**RECORD EXCERPTS**

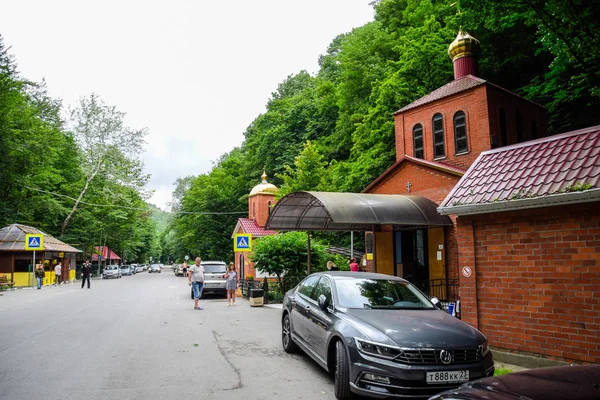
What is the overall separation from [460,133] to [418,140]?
221 centimetres

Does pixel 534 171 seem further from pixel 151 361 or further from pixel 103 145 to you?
pixel 103 145

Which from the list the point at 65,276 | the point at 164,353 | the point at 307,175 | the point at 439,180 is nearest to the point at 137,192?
the point at 65,276

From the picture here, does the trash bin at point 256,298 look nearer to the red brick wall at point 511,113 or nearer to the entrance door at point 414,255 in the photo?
the entrance door at point 414,255

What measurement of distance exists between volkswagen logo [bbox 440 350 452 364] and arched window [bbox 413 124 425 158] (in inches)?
612

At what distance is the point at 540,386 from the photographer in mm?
2711

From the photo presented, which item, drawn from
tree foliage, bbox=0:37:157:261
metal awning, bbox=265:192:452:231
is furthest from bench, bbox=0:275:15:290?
metal awning, bbox=265:192:452:231

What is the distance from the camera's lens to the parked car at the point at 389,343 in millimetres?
4781

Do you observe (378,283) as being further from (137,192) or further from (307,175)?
(137,192)

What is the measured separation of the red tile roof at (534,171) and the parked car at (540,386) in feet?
13.8

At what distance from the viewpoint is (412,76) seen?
24781mm

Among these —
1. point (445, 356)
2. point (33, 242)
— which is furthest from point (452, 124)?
point (33, 242)

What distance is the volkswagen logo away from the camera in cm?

**PROBLEM**
Reproduce all of the entries word for word, skipping any pictures they hold.

**RESULT**
What is the overall separation from [460,133] to [418,140]?
221 centimetres

Does pixel 534 171 seem further from pixel 151 361 or further from pixel 103 145 to you?
pixel 103 145

Which from the list the point at 65,276 | the point at 164,353 | the point at 307,175 | the point at 439,180 is nearest to the point at 137,192?
the point at 65,276

From the picture here, does the trash bin at point 256,298 look nearer to the red brick wall at point 511,113 or nearer to the entrance door at point 414,255 in the photo?
the entrance door at point 414,255

What measurement of distance exists between volkswagen logo [bbox 440 350 452 364] and arched window [bbox 413 124 425 158] (in inches)?
612

At what distance is the point at 540,386 from the photographer in mm?
2711

From the photo presented, which item, drawn from
tree foliage, bbox=0:37:157:261
metal awning, bbox=265:192:452:231
is furthest from bench, bbox=0:275:15:290?
metal awning, bbox=265:192:452:231

What is the distance from the camera's lens to the parked car at the point at 389,343 in millimetres?
4781

Do you observe (378,283) as being further from (137,192) or further from (307,175)?
(137,192)

What is the measured separation of the red tile roof at (534,171) and the parked car at (540,386) in feet?
13.8

At what distance from the viewpoint is (412,76) seen?
24781mm

Among these —
1. point (445, 356)
2. point (33, 242)
— which is furthest from point (452, 124)?
point (33, 242)

What distance is the volkswagen logo away from the camera in cm?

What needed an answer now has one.